Ruvindu Gunasekera

Personal information
- Full name: Ruvindu Gunasekera
- Born: 20 July 1991 (age 35) Colombo, Sri Lanka
- Batting: Left-handed
- Bowling: Right-arm leg-break
- Role: Batsman

International information
- National side: Canada (2008–2014);
- ODI debut (cap 57): 1 July 2008 v Bermuda
- Last ODI: 28 January 2014 v Netherlands
- ODI shirt no.: 57
- T20I debut (cap 30): 13 March 2012 v Netherlands
- Last T20I: 26 November 2013 v Kenya
- T20I shirt no.: 57

Career statistics
| Competition | ODI | T20I | FC | LA |
| Matches | 19 | 8 | 21 | 47 |
| Runs scored | 455 | 202 | 896 | 1,184 |
| Batting average | 23.94 | 25.25 | 24.88 | 25.73 |
| 100s/50s | 0/6 | 0/1 | 1/6 | 0/12 |
| Top score | 72 | 65 | 150 | 87 |
| Balls bowled | – | – | 626 | 161 |
| Wickets | – | – | 13 | 9 |
| Bowling average | – | – | 29.53 | 16.22 |
| 5 wickets in innings | – | – | 0 | 0 |
| 10 wickets in match | – | – | 0 | 0 |
| Best bowling | – | – | 4/34 | 4/37 |
| Catches/stumpings | 7/– | 0/– | 13/– | 19/– |
- Source: ESPNcricinfo, 12 February 2018

= Ruvindu Gunasekera =

Sri Lankan-born cricketer (born 1991)

Ruvindu Gunasekera (born 20 July 1991) is a Sri Lankan-born cricketer who played One Day International cricket for Canada and under-19 cricket for Sri Lanka.

==Early life==
Gunasekara was born in Colombo, Sri Lanka, where he began playing cricket at an early age, under the influence of his father, who was a player on the Sri Lanka A cricket team. Gunasekara immigrated to Toronto, Canada in 2006. He enrolled at the Scarborough campus at the University of Toronto in 2010, pursuing a degree in management.

==Career==
===Sri Lanka===
Gunasekera was a member of the Sri Lanka team for the ICC Under 19 World Cup in New Zealand.

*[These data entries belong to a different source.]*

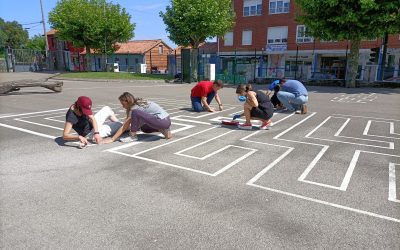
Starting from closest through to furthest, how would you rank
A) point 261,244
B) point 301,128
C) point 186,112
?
point 261,244
point 301,128
point 186,112

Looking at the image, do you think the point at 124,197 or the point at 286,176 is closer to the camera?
the point at 124,197

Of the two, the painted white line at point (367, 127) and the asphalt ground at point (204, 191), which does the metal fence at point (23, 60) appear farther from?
the painted white line at point (367, 127)

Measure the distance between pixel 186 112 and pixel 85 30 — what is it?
28.1 metres

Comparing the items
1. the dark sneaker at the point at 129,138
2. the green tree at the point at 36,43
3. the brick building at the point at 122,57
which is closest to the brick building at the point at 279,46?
the brick building at the point at 122,57

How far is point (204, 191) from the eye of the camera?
151 inches

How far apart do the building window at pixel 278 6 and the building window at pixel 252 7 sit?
1346 millimetres

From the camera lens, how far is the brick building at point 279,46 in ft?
98.7

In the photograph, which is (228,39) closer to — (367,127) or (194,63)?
(194,63)

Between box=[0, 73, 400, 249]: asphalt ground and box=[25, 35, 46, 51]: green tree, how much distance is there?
76.3 metres

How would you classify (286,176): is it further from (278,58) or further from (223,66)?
(223,66)

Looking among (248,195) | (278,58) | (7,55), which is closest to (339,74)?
(278,58)

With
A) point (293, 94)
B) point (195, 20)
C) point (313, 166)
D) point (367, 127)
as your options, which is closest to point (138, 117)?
point (313, 166)

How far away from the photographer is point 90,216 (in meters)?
3.20

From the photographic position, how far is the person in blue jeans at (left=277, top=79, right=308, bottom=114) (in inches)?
359
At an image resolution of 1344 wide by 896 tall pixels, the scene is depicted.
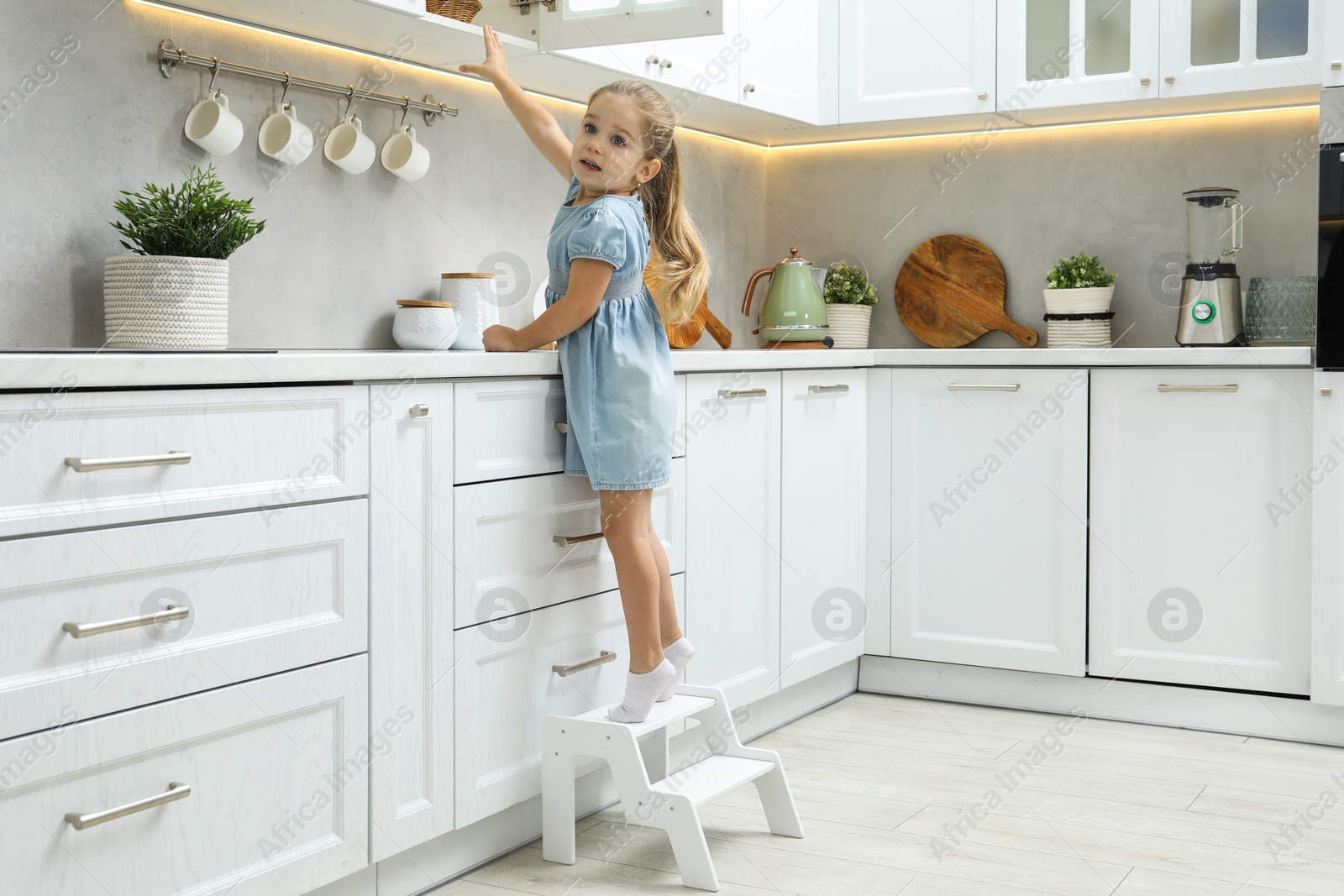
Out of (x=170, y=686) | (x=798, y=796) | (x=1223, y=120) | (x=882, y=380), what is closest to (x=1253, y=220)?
(x=1223, y=120)

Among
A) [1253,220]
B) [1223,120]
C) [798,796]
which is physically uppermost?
[1223,120]

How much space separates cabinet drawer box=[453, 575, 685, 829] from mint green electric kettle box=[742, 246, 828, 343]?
51.2 inches

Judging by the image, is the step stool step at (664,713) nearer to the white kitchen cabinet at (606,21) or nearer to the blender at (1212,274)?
the white kitchen cabinet at (606,21)

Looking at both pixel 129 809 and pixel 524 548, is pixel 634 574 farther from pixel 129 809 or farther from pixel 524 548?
pixel 129 809

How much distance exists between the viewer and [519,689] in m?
2.02

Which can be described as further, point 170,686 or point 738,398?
point 738,398

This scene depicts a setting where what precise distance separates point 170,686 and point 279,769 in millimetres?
209

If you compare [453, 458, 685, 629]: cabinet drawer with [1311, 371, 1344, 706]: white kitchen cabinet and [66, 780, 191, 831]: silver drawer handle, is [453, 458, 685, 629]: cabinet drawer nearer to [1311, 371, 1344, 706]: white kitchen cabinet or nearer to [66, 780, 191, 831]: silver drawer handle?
[66, 780, 191, 831]: silver drawer handle

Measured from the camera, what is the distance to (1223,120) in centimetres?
316

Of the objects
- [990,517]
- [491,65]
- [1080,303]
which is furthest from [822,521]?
[491,65]

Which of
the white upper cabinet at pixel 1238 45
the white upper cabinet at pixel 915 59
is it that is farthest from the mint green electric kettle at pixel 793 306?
the white upper cabinet at pixel 1238 45

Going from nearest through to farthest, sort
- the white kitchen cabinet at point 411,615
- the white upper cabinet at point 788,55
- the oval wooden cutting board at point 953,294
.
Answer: the white kitchen cabinet at point 411,615 < the white upper cabinet at point 788,55 < the oval wooden cutting board at point 953,294

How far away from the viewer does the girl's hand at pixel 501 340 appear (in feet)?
6.66

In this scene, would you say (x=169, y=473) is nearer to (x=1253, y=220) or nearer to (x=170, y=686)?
(x=170, y=686)
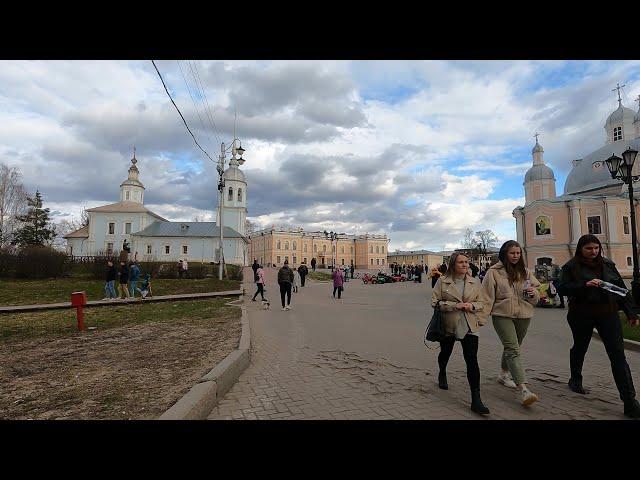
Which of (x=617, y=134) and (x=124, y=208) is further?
(x=124, y=208)

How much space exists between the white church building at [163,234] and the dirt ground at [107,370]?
48.9m

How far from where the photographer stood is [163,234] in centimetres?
5859

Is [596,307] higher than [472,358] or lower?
higher

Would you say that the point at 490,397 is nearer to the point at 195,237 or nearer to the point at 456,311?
the point at 456,311

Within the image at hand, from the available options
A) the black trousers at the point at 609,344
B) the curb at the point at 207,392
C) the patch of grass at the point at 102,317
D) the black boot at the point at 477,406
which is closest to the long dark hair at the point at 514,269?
the black trousers at the point at 609,344

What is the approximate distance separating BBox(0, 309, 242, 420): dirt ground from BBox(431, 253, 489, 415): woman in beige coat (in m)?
3.19

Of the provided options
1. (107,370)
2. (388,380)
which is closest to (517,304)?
(388,380)

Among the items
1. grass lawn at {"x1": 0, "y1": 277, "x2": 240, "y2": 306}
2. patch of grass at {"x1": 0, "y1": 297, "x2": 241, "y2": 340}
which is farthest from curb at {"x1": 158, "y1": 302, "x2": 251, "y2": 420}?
grass lawn at {"x1": 0, "y1": 277, "x2": 240, "y2": 306}

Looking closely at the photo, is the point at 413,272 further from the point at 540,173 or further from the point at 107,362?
the point at 107,362

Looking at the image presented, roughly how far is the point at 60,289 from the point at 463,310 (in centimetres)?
2420

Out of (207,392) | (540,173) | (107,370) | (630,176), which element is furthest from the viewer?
(540,173)

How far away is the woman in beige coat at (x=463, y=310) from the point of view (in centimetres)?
387

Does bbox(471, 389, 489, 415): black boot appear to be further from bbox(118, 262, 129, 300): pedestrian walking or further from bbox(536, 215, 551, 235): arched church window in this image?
bbox(536, 215, 551, 235): arched church window
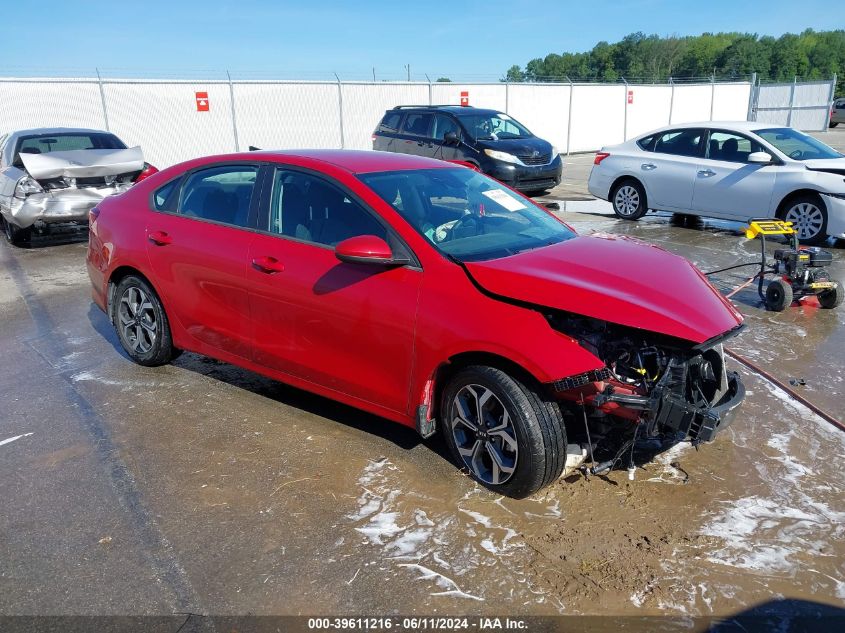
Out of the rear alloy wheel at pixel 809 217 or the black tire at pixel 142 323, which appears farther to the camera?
the rear alloy wheel at pixel 809 217

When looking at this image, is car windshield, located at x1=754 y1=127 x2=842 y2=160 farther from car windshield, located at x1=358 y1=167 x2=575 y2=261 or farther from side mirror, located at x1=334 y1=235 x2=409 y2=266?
side mirror, located at x1=334 y1=235 x2=409 y2=266

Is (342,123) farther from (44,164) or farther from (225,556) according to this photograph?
(225,556)

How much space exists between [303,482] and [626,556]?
64.8 inches

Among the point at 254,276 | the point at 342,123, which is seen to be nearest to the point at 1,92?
the point at 342,123

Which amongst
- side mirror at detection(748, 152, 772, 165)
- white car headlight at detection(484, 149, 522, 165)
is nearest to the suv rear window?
white car headlight at detection(484, 149, 522, 165)

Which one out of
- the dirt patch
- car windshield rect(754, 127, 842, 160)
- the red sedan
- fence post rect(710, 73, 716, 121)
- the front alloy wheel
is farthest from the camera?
fence post rect(710, 73, 716, 121)

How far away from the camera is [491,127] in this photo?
1348 cm

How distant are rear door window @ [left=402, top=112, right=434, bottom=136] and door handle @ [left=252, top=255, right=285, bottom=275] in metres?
9.97

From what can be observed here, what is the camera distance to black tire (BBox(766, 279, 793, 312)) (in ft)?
20.3

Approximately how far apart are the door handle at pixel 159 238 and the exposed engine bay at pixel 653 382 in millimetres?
2781

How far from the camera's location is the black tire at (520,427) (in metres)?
3.17

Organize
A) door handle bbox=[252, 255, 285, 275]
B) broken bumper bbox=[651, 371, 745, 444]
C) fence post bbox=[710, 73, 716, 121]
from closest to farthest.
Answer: broken bumper bbox=[651, 371, 745, 444], door handle bbox=[252, 255, 285, 275], fence post bbox=[710, 73, 716, 121]

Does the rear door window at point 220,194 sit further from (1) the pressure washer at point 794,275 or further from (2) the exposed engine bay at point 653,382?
(1) the pressure washer at point 794,275

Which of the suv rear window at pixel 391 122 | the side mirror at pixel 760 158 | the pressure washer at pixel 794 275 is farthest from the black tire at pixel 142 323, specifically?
the suv rear window at pixel 391 122
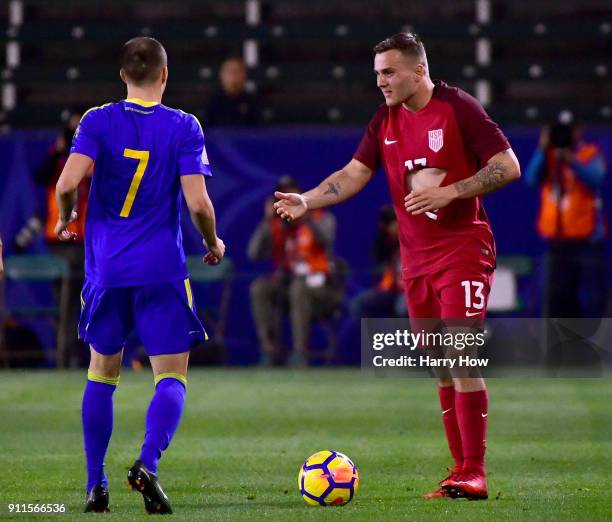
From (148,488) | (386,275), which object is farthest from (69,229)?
(148,488)

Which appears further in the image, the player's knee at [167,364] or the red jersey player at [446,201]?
the red jersey player at [446,201]

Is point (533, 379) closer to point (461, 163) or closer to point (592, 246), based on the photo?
point (592, 246)

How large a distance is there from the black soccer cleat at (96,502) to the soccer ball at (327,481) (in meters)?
0.95

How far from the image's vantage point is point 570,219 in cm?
1508

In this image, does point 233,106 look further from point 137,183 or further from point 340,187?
point 137,183

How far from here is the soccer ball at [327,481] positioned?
21.1 ft

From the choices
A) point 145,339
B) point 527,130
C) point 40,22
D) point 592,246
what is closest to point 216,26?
point 40,22

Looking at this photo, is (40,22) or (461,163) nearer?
(461,163)

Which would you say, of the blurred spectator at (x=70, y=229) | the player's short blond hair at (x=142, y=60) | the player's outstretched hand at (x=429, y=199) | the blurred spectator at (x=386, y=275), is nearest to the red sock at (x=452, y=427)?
the player's outstretched hand at (x=429, y=199)

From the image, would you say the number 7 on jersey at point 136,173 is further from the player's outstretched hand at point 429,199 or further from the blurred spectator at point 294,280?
the blurred spectator at point 294,280

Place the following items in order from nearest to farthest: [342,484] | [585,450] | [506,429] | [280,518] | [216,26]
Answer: [280,518] < [342,484] < [585,450] < [506,429] < [216,26]

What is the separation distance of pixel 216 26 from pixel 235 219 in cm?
333

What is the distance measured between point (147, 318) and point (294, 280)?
30.7 feet

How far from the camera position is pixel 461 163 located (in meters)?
6.84
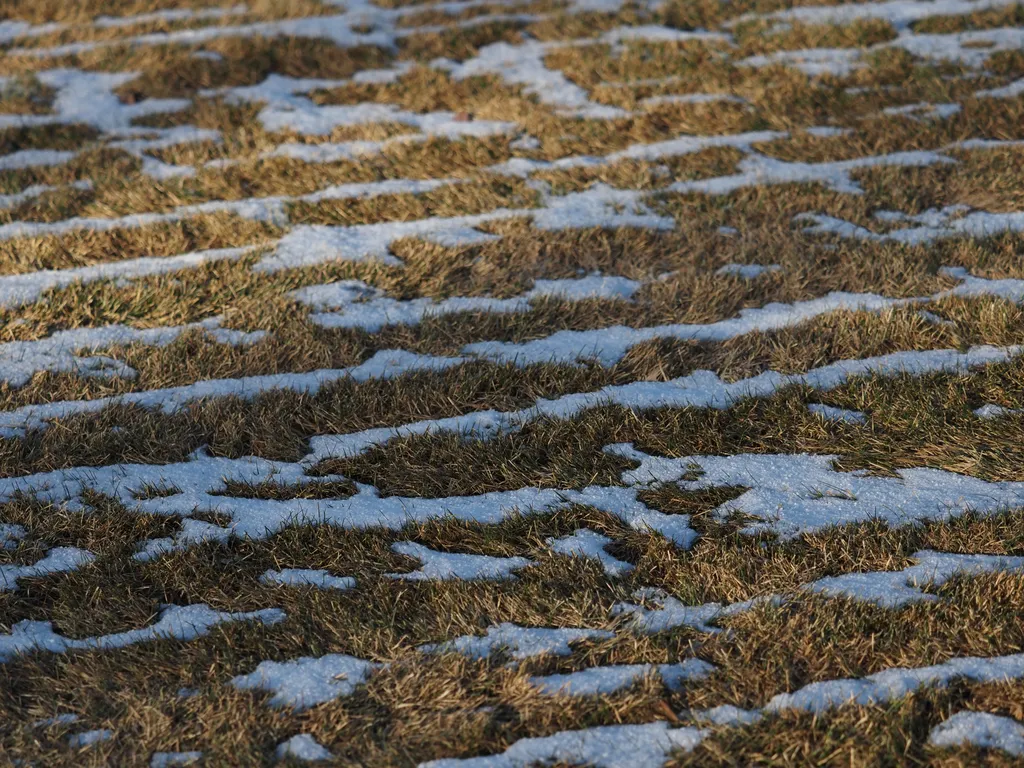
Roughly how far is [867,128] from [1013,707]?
4.02 meters

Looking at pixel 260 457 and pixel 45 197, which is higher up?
pixel 45 197

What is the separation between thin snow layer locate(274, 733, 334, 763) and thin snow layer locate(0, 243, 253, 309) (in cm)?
277

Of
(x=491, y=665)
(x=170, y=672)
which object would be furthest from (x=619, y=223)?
(x=170, y=672)

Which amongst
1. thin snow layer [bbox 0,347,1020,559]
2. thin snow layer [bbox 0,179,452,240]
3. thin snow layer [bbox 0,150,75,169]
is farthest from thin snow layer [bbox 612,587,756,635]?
thin snow layer [bbox 0,150,75,169]

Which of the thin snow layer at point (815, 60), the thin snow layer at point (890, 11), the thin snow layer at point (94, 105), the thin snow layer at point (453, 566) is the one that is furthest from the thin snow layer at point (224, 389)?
the thin snow layer at point (890, 11)

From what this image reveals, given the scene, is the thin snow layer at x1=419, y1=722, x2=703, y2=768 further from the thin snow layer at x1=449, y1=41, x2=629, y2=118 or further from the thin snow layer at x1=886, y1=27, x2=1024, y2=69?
the thin snow layer at x1=886, y1=27, x2=1024, y2=69

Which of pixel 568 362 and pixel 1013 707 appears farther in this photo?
pixel 568 362

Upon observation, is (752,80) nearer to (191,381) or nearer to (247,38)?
(247,38)

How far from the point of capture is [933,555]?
297 centimetres

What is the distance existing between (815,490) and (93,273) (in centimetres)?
335

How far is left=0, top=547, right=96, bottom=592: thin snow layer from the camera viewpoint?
2.99m

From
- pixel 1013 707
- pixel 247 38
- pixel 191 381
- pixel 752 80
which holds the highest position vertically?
pixel 247 38

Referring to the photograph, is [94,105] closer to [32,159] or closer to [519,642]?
[32,159]

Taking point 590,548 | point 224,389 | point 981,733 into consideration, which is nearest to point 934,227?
point 590,548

In March 2018, he was the leading run-scorer in the 2017–18 SLC Twenty20 Tournament in Sri Lanka, with 272 runs in five matches, batting for Saracens Sports Club. The following month, he was also named in Dambulla's squad for the 2018 Super Provincial One Day Tournament.

In August 2018, he was named in Dambulla's squad the 2018 SLC T20 League. In February 2019, Sri Lanka Cricket named him as the Best Batsman in the 2017–18 SLC Twenty20 Tournament.

===Canada===
In January 2018, he was named in Canada's squad for the 2018 ICC World Cricket League Division Two tournament. On 3 June 2018, he was selected to play for the Vancouver Knights in the players' draft for the inaugural edition of the Global T20 Canada tournament. In April 2019, he was named in Canada's squad for the 2019 ICC World Cricket League Division Two tournament in Namibia.

In June 2021, he was selected to take part in the Minor League Cricket tournament in the United States following the players' draft.